June 7, 2005
The Constitution Project releases principles for sentencing reform
After nearly a year of post-Blakely work, The Constitution Project and its Sentencing Initiative's bipartisan, blue-ribbon committee has today, as detailed here, "released a set of guiding principles for reform of criminal sentencing systems in the United States." The principles, which run a merciful two pages and can be accessed at this link, were unveiled at a press conference hosted by the Heritage Foundation and featuring the committee's co-chairs, former Attorney General Edwin Meese III and former Deputy Attorney General Phillip Heymann. Notably, the statement of principles also includes a statement of "several serious deficiencies" in "the federal sentencing guidelines as applied prior to United States v.
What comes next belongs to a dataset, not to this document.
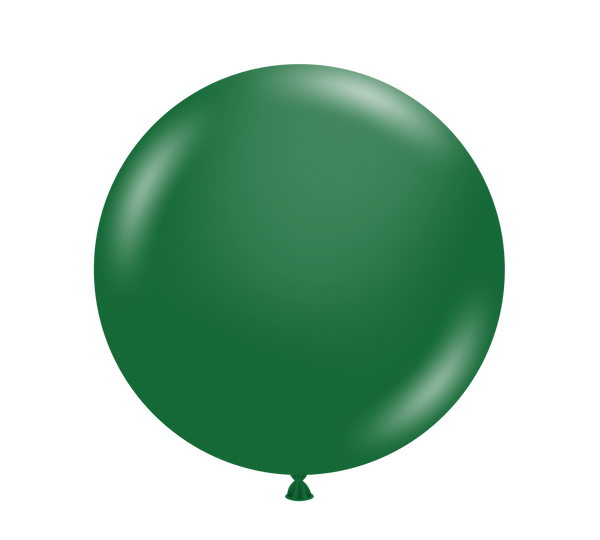 Tuftex 17Inc FOREST GREEN Latex Balloons 25ct Metallic color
Booker."
A separate brief introduction to the principles, which can be accessed here, provides some background on the Sentencing Initiative and also this teaser of productions still in the works:
The Committee's primary objective was to seek consensus on some of the fundamental elements of a sentencing system that achieves both appropriate punishment and crime control. These "Principles for the Design and Reform of Sentencing Systems" are the first step in the Committee's work. The Committee plans also to release a background report on these principles, to be followed by specific recommendations for a post-Booker federal sentencing scheme.
The principles all look astute and sound to me, though I would contend that the Sentencing Reform Act that Congress passed in 1984 reflects all these principles. Indeed, I argued at length in A Common Law for This Age of Federal Sentencing: The Opportunity and Need for Judicial Lawmaking, 11 STANFORD LAW & POLICY REVIEW 93 (1999), that the SRA is an astute and sound piece of legislation, but that federal sentencing went astray because Congress, the US Sentencing Commission and even federal judges did a poor job effectuating the SRA's core principles in their subsequent sentencing work.
In other words, the federal experience over the last two decades shows that the devil is really in the details. Though a statement of principles, especially from this impressive group, is powerful, I hope that future work from the Sentencing Initiative will provide a lot more specifics and especially address how the modern politics of sentencing (especially in the federal system) can be recast to enhance the chance that this broad principles will be effectuated over time as a sentencing system evolves.